=== Records for processing ===
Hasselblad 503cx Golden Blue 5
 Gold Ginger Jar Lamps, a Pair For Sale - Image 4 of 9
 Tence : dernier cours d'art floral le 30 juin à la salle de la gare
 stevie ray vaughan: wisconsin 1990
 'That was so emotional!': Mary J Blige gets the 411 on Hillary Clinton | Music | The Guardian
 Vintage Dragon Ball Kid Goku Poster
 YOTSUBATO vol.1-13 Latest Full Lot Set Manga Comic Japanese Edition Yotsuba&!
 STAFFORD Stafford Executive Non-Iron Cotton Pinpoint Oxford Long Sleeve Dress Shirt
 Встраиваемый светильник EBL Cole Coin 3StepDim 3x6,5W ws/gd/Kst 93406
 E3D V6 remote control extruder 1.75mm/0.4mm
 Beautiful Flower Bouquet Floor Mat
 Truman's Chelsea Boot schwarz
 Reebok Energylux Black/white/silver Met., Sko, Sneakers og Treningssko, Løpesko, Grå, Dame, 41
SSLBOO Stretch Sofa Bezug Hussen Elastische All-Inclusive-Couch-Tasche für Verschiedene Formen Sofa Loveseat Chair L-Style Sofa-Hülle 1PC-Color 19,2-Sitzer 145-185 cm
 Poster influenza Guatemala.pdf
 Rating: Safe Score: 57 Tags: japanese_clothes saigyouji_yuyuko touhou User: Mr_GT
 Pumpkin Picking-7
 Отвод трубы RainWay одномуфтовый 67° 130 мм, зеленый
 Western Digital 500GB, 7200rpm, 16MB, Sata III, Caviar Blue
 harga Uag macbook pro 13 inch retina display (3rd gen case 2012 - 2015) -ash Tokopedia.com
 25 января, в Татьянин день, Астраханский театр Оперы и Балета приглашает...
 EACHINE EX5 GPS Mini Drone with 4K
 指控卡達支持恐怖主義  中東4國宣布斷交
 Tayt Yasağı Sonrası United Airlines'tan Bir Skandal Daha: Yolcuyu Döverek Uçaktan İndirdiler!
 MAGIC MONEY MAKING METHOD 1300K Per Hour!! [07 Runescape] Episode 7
===
_What needs to be done_
Could you retype exactly the lines above from the one containing "harga Uag macbook" through the last line of the records, both included, and nothing else?

_Written reply_
 harga Uag macbook pro 13 inch retina display (3rd gen case 2012 - 2015) -ash Tokopedia.com
 25 января, в Татьянин день, Астраханский театр Оперы и Балета приглашает...
 EACHINE EX5 GPS Mini Drone with 4K
 指控卡達支持恐怖主義  中東4國宣布斷交
 Tayt Yasağı Sonrası United Airlines'tan Bir Skandal Daha: Yolcuyu Döverek Uçaktan İndirdiler!
 MAGIC MONEY MAKING METHOD 1300K Per Hour!! [07 Runescape] Episode 7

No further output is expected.